MATERIAL SHOWN –
****************************************
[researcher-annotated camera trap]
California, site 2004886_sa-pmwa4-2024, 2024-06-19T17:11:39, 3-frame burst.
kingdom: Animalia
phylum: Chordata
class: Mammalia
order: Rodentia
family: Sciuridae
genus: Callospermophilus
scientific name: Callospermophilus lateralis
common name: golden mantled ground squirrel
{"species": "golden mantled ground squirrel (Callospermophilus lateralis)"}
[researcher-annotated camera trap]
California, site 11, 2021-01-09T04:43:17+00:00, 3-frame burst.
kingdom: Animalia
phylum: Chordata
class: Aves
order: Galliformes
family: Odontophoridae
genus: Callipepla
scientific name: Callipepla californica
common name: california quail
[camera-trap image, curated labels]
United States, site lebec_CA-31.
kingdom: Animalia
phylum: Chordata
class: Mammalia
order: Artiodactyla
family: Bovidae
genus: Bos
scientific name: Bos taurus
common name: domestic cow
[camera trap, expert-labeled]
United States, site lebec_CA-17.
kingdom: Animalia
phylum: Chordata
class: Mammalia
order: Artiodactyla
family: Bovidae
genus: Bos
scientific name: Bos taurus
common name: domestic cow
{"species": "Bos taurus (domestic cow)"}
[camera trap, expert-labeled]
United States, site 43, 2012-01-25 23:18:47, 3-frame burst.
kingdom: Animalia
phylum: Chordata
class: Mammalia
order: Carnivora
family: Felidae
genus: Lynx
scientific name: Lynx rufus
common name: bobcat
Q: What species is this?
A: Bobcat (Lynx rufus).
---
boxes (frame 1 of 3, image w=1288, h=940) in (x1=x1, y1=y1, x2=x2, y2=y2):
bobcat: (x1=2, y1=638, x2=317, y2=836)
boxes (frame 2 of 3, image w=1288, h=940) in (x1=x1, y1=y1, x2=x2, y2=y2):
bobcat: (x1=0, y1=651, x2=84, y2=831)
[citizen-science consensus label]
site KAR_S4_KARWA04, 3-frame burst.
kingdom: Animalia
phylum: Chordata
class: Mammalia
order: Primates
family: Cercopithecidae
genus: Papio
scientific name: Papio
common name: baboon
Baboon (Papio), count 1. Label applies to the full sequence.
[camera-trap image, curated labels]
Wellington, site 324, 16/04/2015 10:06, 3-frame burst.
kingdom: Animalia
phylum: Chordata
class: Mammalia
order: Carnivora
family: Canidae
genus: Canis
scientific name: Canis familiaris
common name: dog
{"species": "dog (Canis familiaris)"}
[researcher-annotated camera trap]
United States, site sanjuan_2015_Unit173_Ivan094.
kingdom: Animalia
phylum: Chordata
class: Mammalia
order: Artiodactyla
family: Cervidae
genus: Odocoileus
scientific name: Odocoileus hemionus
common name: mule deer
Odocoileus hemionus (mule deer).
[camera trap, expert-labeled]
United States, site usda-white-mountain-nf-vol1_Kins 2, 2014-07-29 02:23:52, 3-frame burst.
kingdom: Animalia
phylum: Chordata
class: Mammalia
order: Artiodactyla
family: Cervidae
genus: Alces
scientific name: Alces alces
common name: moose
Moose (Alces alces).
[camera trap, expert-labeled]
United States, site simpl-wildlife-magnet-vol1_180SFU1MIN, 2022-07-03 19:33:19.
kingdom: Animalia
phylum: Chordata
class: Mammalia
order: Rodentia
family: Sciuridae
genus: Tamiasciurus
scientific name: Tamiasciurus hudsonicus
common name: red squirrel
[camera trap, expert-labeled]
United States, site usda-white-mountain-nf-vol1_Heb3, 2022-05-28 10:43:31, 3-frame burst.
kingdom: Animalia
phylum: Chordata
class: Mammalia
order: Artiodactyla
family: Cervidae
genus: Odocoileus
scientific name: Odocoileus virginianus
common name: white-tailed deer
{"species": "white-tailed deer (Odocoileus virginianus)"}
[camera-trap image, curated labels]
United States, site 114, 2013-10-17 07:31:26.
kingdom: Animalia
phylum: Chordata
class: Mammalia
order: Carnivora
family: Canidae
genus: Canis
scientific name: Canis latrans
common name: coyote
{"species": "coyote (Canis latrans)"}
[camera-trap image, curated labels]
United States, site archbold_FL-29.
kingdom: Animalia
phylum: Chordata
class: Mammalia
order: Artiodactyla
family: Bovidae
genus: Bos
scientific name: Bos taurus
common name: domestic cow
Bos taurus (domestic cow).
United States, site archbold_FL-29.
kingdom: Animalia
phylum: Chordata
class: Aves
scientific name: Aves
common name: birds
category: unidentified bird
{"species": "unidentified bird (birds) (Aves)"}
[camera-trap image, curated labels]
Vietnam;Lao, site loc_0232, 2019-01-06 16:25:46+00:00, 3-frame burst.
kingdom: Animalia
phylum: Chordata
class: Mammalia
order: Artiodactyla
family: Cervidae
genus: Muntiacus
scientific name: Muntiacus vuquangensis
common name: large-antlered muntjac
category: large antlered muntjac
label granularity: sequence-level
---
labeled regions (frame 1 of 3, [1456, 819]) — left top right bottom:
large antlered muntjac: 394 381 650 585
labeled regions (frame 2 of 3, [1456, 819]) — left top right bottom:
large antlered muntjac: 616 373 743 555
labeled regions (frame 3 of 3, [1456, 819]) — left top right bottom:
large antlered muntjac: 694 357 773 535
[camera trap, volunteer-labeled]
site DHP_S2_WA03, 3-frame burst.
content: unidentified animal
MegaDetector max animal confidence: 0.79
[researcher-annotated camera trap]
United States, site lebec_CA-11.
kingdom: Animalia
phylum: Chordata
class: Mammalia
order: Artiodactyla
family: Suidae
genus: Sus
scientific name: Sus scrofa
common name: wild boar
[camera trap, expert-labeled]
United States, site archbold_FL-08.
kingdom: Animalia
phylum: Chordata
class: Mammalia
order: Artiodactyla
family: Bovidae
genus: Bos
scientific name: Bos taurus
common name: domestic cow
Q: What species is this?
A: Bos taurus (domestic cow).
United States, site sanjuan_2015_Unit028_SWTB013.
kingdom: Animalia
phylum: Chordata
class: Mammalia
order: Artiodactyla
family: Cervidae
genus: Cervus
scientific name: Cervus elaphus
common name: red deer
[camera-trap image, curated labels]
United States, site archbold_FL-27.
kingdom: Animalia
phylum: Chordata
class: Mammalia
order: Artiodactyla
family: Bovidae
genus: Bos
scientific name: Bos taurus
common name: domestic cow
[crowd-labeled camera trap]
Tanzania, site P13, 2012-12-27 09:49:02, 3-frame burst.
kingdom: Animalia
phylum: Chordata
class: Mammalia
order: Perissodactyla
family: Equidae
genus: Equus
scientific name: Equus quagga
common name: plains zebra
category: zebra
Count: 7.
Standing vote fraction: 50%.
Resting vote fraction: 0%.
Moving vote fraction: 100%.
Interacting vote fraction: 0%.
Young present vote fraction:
****************************************
TASK DESCRIPTION –
Exactly as shown, repeat every record.

WRITTEN REPLY –
[researcher-annotated camera trap]
California, site 2004886_sa-pmwa4-2024, 2024-06-19T17:11:39, 3-frame burst.
kingdom: Animalia
phylum: Chordata
class: Mammalia
order: Rodentia
family: Sciuridae
genus: Callospermophilus
scientific name: Callospermophilus lateralis
common name: golden mantled ground squirrel
{"species": "golden mantled ground squirrel (Callospermophilus lateralis)"}
[researcher-annotated camera trap]
California, site 11, 2021-01-09T04:43:17+00:00, 3-frame burst.
kingdom: Animalia
phylum: Chordata
class: Aves
order: Galliformes
family: Odontophoridae
genus: Callipepla
scientific name: Callipepla californica
common name: california quail
[camera-trap image, curated labels]
United States, site lebec_CA-31.
kingdom: Animalia
phylum: Chordata
class: Mammalia
order: Artiodactyla
family: Bovidae
genus: Bos
scientific name: Bos taurus
common name: domestic cow
[camera trap, expert-labeled]
United States, site lebec_CA-17.
kingdom: Animalia
phylum: Chordata
class: Mammalia
order: Artiodactyla
family: Bovidae
genus: Bos
scientific name: Bos taurus
common name: domestic cow
{"species": "Bos taurus (domestic cow)"}
[camera trap, expert-labeled]
United States, site 43, 2012-01-25 23:18:47, 3-frame burst.
kingdom: Animalia
phylum: Chordata
class: Mammalia
order: Carnivora
family: Felidae
genus: Lynx
scientific name: Lynx rufus
common name: bobcat
Q: What species is this?
A: Bobcat (Lynx rufus).
---
boxes (frame 1 of 3, image w=1288, h=940) in (x1=x1, y1=y1, x2=x2, y2=y2):
bobcat: (x1=2, y1=638, x2=317, y2=836)
boxes (frame 2 of 3, image w=1288, h=940) in (x1=x1, y1=y1, x2=x2, y2=y2):
bobcat: (x1=0, y1=651, x2=84, y2=831)
[citizen-science consensus label]
site KAR_S4_KARWA04, 3-frame burst.
kingdom: Animalia
phylum: Chordata
class: Mammalia
order: Primates
family: Cercopithecidae
genus: Papio
scientific name: Papio
common name: baboon
Baboon (Papio), count 1. Label applies to the full sequence.
[camera-trap image, curated labels]
Wellington, site 324, 16/04/2015 10:06, 3-frame burst.
kingdom: Animalia
phylum: Chordata
class: Mammalia
order: Carnivora
family: Canidae
genus: Canis
scientific name: Canis familiaris
common name: dog
{"species": "dog (Canis familiaris)"}
[researcher-annotated camera trap]
United States, site sanjuan_2015_Unit173_Ivan094.
kingdom: Animalia
phylum: Chordata
class: Mammalia
order: Artiodactyla
family: Cervidae
genus: Odocoileus
scientific name: Odocoileus hemionus
common name: mule deer
Odocoileus hemionus (mule deer).
[camera trap, expert-labeled]
United States, site usda-white-mountain-nf-vol1_Kins 2, 2014-07-29 02:23:52, 3-frame burst.
kingdom: Animalia
phylum: Chordata
class: Mammalia
order: Artiodactyla
family: Cervidae
genus: Alces
scientific name: Alces alces
common name: moose
Moose (Alces alces).
[camera trap, expert-labeled]
United States, site simpl-wildlife-magnet-vol1_180SFU1MIN, 2022-07-03 19:33:19.
kingdom: Animalia
phylum: Chordata
class: Mammalia
order: Rodentia
family: Sciuridae
genus: Tamiasciurus
scientific name: Tamiasciurus hudsonicus
common name: red squirrel
[camera trap, expert-labeled]
United States, site usda-white-mountain-nf-vol1_Heb3, 2022-05-28 10:43:31, 3-frame burst.
kingdom: Animalia
phylum: Chordata
class: Mammalia
order: Artiodactyla
family: Cervidae
genus: Odocoileus
scientific name: Odocoileus virginianus
common name: white-tailed deer
{"species": "white-tailed deer (Odocoileus virginianus)"}
[camera-trap image, curated labels]
United States, site 114, 2013-10-17 07:31:26.
kingdom: Animalia
phylum: Chordata
class: Mammalia
order: Carnivora
family: Canidae
genus: Canis
scientific name: Canis latrans
common name: coyote
{"species": "coyote (Canis latrans)"}
[camera-trap image, curated labels]
United States, site archbold_FL-29.
kingdom: Animalia
phylum: Chordata
class: Mammalia
order: Artiodactyla
family: Bovidae
genus: Bos
scientific name: Bos taurus
common name: domestic cow
Bos taurus (domestic cow).
United States, site archbold_FL-29.
kingdom: Animalia
phylum: Chordata
class: Aves
scientific name: Aves
common name: birds
category: unidentified bird
{"species": "unidentified bird (birds) (Aves)"}
[camera-trap image, curated labels]
Vietnam;Lao, site loc_0232, 2019-01-06 16:25:46+00:00, 3-frame burst.
kingdom: Animalia
phylum: Chordata
class: Mammalia
order: Artiodactyla
family: Cervidae
genus: Muntiacus
scientific name: Muntiacus vuquangensis
common name: large-antlered muntjac
category: large antlered muntjac
label granularity: sequence-level
---
labeled regions (frame 1 of 3, [1456, 819]) — left top right bottom:
large antlered muntjac: 394 381 650 585
labeled regions (frame 2 of 3, [1456, 819]) — left top right bottom:
large antlered muntjac: 616 373 743 555
labeled regions (frame 3 of 3, [1456, 819]) — left top right bottom:
large antlered muntjac: 694 357 773 535
[camera trap, volunteer-labeled]
site DHP_S2_WA03, 3-frame burst.
content: unidentified animal
MegaDetector max animal confidence: 0.79
[researcher-annotated camera trap]
United States, site lebec_CA-11.
kingdom: Animalia
phylum: Chordata
class: Mammalia
order: Artiodactyla
family: Suidae
genus: Sus
scientific name: Sus scrofa
common name: wild boar
[camera trap, expert-labeled]
United States, site archbold_FL-08.
kingdom: Animalia
phylum: Chordata
class: Mammalia
order: Artiodactyla
family: Bovidae
genus: Bos
scientific name: Bos taurus
common name: domestic cow
Q: What species is this?
A: Bos taurus (domestic cow).
United States, site sanjuan_2015_Unit028_SWTB013.
kingdom: Animalia
phylum: Chordata
class: Mammalia
order: Artiodactyla
family: Cervidae
genus: Cervus
scientific name: Cervus elaphus
common name: red deer
[camera-trap image, curated labels]
United States, site archbold_FL-27.
kingdom: Animalia
phylum: Chordata
class: Mammalia
order: Artiodactyla
family: Bovidae
genus: Bos
scientific name: Bos taurus
common name: domestic cow
[crowd-labeled camera trap]
Tanzania, site P13, 2012-12-27 09:49:02, 3-frame burst.
kingdom: Animalia
phylum: Chordata
class: Mammalia
order: Perissodactyla
family: Equidae
genus: Equus
scientific name: Equus quagga
common name: plains zebra
category: zebra
Count: 7.
Standing vote fraction: 50%.
Resting vote fraction: 0%.
Moving vote fraction: 100%.
Interacting vote fraction: 0%.
Young present vote fraction:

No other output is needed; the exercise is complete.